■ SELECTED EXTRACT

By Nicola Nightingale
Living in a foreign country raises all kinds of questions, both practical and emotional: how do you define yourself and how are you characterised by your adopted homeland? This series relates, in alternating parts, the experiences of a British woman in Hong Kong and a French woman in the UK.
I was a little rattled by a Facebook comment on my column about the rising education costs faced by expat families in Hong Kong. In fact, it was more a command than a comment: immigrant was the correct word, not expat; correct it.
The implication was that I had committed an appalling faux pas, that I was tainted, at the very least, with some species of snobbery. I ducked and ran.
However, since the comment was picked up and quoted by Elsa Court in her thought-provoking piece on the social and racial distinction between the terms “expat” and “immigrant”, perhaps it is time I faced it.
Like Elsa, I am uneasy about the word “expat”. In certain contexts, it reeks of privilege. There is a touch of pith-helmeted colonialism about it, maybe because this short version of expatriate is frightfully — stretch the vowels — British.
As for “immigrant”, perhaps we should mourn the loss of its innocence since fear-mongering political groups started misusing it. I was tempted to add that the meaning of many words migrates, but that is nonsense. Words gain in stature or, if the political and social climate is poisonous, gather prejudices like the accretions under a sick dog’s tail.

It is impossible to rehabilitate either word, but there is always the option of retreating to the comfort of dictionary definitions. I did so, and fell into a deep hole of my own making. According to the Oxford English Dictionary — a grey-haired print version — “expatriate” describes someone who is “living abroad, especially for a long period”, while an “immigrant” is someone who immigrates and becomes a “permanent resident of a country” other than their “native land”.
Now, here comes the pitfall and no doubt my critic would have pointed it out. The fact is, many of the parents I was talking about in the column, and indeed most long-stay foreign residents in Hong Kong (me included), have lived in the city for the seven years necessary to acquire a permanent resident identity card. Ergo, they are, or in the case of some, were immigrants.

I was going to argue that immigrants were likely to seek the assurance of full citizenship, since they had chosen to move to a place that offered perhaps safety or opportunity and would want all the rights their new home could confer.
Expats, meanwhile — in Hong Kong at least — were unlikely to do so. It is a lengthy process for non-Chinese people, starting with an application for Chinese nationality and, if that is approved, the provision of evidence that you have given up your existing nationality.

■ WHAT THIS EXERCISE ASKS
(A) From the essay on the words "expat" and "immigrant," list every phrase it quotes from the Oxford English Dictionary.
(B) Answer these questions using the essay on the words "expat" and "immigrant":
(i) On which platform did the comment about the word "immigrant" appear?
(ii) Who wrote the piece that quoted that comment?
(iii) How many years must someone live in Hong Kong to get a permanent resident identity card?
(C) Carry on writing the essay on the words "expat" and "immigrant," picking up after its final sentence.

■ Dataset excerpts

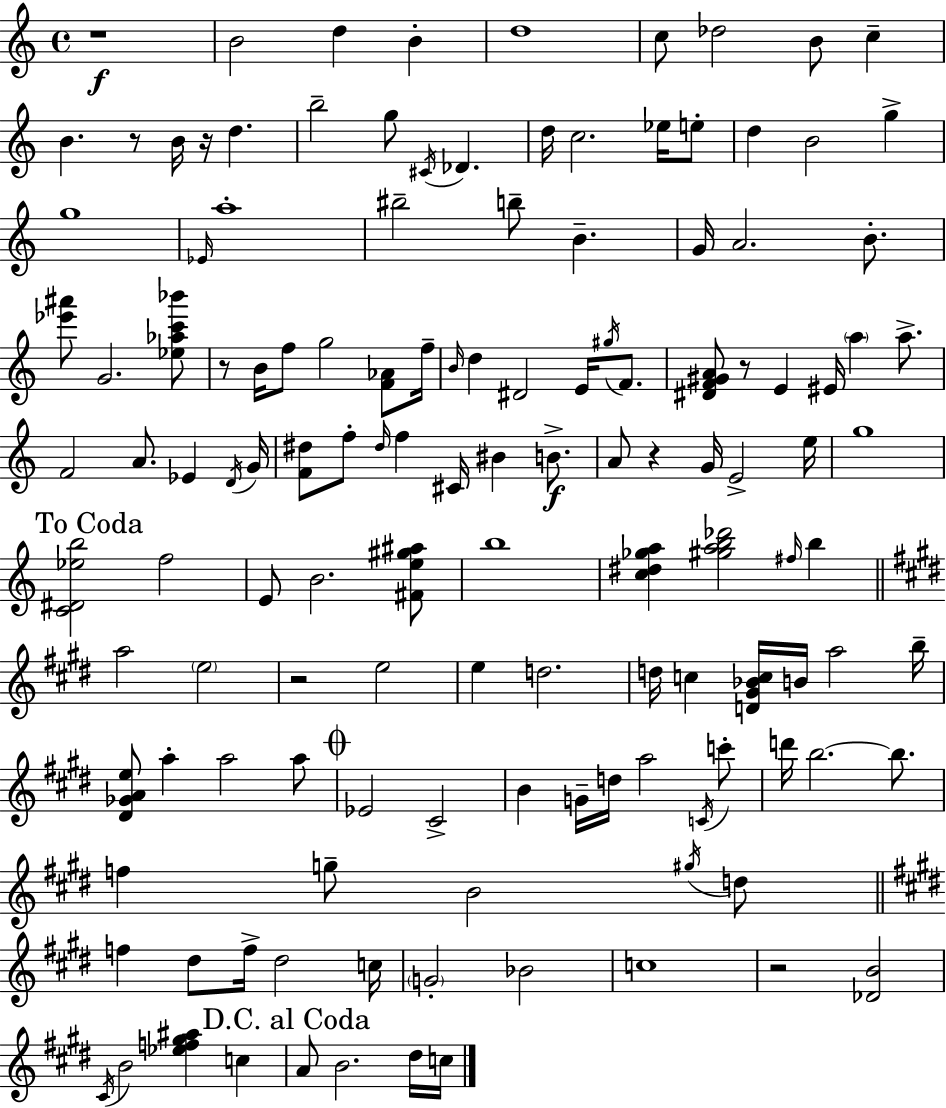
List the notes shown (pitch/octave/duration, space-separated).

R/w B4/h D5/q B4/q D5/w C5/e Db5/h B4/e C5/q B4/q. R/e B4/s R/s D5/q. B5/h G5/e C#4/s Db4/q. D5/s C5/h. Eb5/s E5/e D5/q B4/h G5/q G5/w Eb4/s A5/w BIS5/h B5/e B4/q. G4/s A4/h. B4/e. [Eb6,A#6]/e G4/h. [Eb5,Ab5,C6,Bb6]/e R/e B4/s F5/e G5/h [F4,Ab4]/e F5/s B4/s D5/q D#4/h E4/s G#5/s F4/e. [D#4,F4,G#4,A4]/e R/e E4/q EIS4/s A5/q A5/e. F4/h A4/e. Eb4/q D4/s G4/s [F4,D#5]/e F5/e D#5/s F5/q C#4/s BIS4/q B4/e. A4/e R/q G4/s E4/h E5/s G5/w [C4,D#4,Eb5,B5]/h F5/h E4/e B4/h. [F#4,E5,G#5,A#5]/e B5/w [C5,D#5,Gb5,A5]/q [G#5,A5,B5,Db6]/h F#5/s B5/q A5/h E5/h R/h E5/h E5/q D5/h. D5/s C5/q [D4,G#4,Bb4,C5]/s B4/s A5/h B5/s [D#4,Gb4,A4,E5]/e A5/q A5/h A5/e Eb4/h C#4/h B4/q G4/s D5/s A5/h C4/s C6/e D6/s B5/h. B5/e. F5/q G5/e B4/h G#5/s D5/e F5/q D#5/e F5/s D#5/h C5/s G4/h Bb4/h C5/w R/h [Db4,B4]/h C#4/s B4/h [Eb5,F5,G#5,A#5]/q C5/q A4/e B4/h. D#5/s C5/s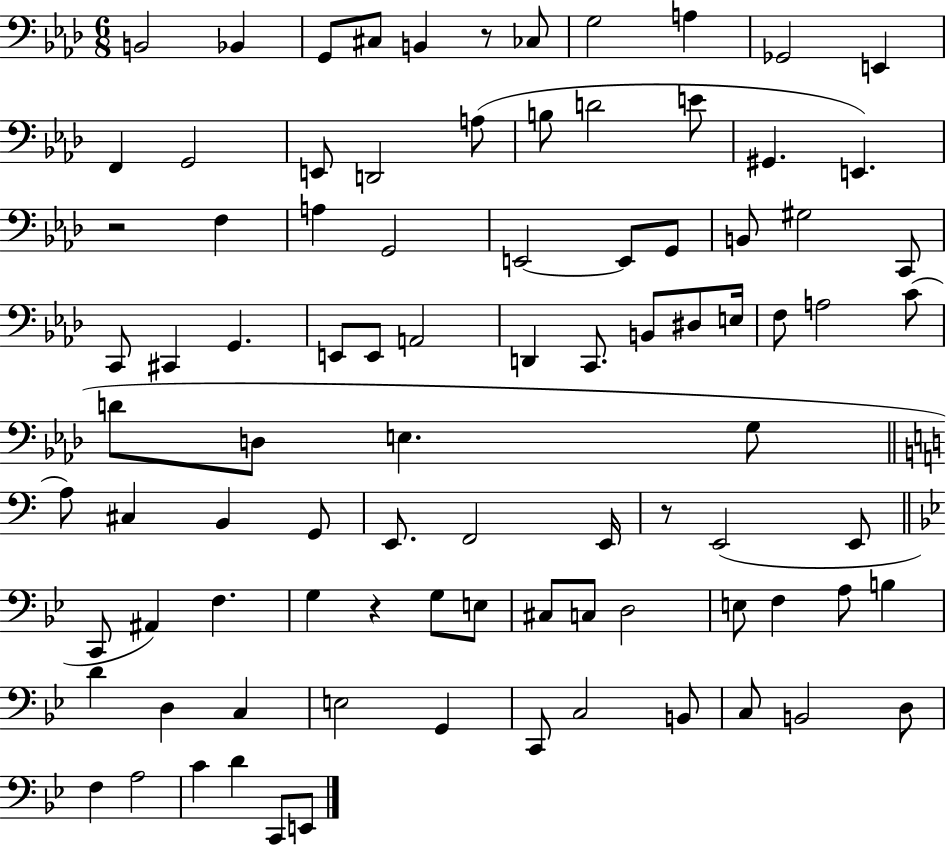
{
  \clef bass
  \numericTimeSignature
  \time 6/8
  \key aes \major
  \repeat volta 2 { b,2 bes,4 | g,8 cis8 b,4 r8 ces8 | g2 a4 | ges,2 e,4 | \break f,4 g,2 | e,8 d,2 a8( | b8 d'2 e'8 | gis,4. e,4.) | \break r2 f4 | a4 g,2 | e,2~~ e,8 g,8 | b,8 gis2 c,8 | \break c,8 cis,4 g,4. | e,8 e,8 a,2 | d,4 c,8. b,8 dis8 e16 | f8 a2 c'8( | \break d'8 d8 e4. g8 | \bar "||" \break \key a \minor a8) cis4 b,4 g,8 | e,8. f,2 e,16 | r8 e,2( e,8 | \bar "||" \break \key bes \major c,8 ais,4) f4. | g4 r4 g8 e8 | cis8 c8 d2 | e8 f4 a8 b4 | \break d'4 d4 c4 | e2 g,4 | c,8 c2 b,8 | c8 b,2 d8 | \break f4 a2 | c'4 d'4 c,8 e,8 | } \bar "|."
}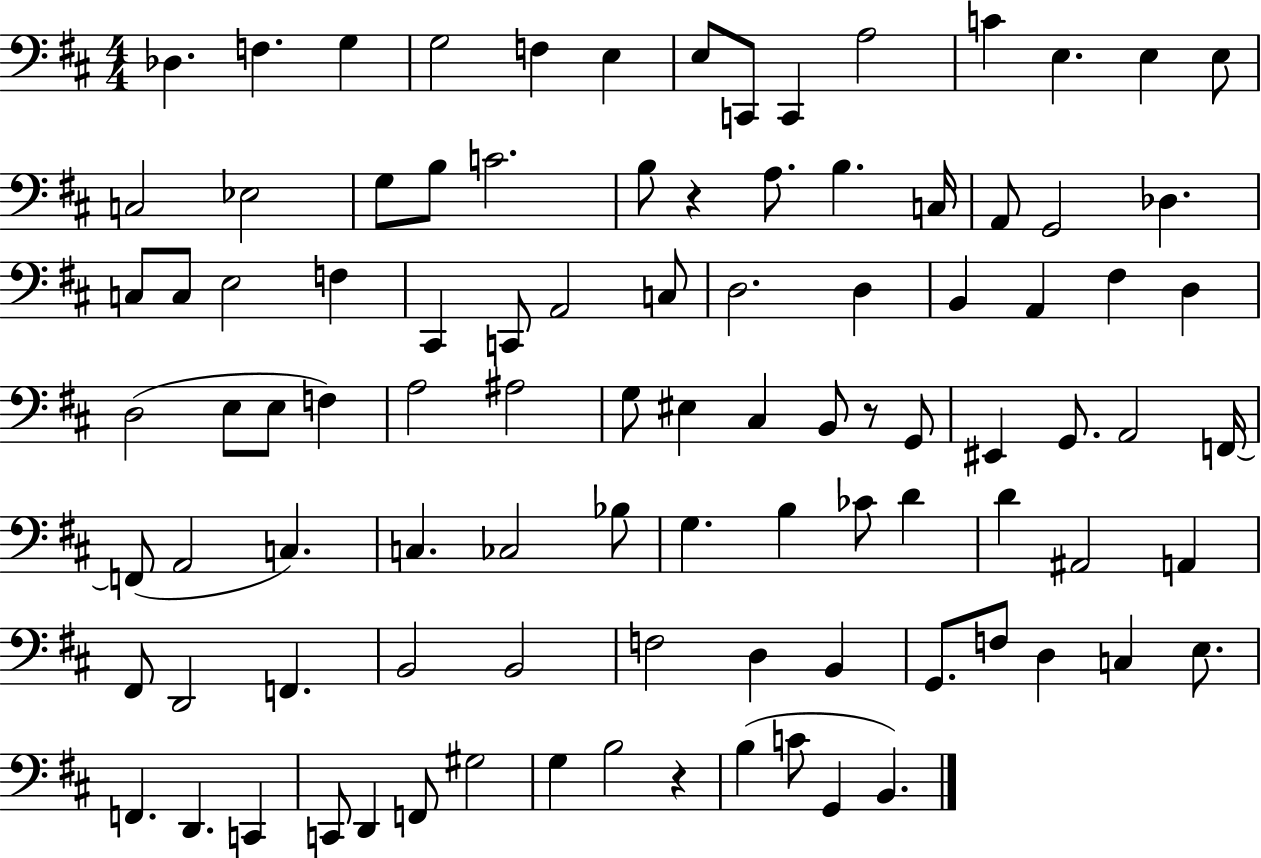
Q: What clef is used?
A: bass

■ OUTPUTS FOR THE TASKS
(A)
- "living abroad, especially for a long period"
- "permanent resident of a country"
- "native land"

(B)
(i) Facebook
(ii) Elsa Court
(iii) Seven

(C)
I was also going to say that, in any case, given that there is no dual citizenship here, many expats like to keep their original passports. That is because, much as they love it, they do not want Hong Kong to be the only place they can call home.
But, prompted by the dictionary, it dawned on me that I was guilty of the sort of arrogant assumption that might be made by, well, arrogant expats. Just because you are an immigrant and live in a place that has granted you permanent residency rights, it does not mean you, inevitably, will want to become a citizen.
So, a mea culpa moment, and one that reminded me of another time when I was not in tune with the situation. It happened at the annual July 1 pro-democracy march last year. Next to a small group calling, rather bizarrely, for reunification with the UK, there was a man waving a version of the British colonial flag and carrying a placard that urged locals to: “Renew BN (O) passport now. Your last escape!” Presumably from a Hong Kong that is seeing increasing interference from mainland China, but it was not wholly clear.

It seemed a pointless message at the time, since the British National (Overseas) passport, which was issued up to but not beyond the handover to China on July 1 1997, does not confer the right to live or work in the UK. But anyone who has one, even if it has expired, can renew it at any time. It provides consular protection outside Hong Kong and allows holders to stay in the UK for six months. So, on reflection, it was not pointless and I was wrong — again.
As for “immigrant” and “expat”, given my capacity to jump to the wrong conclusions, perhaps I should have said I used “expat” because I was bowing to my betters at the Financial Times, who have chosen the title of this series, “Expat identities”.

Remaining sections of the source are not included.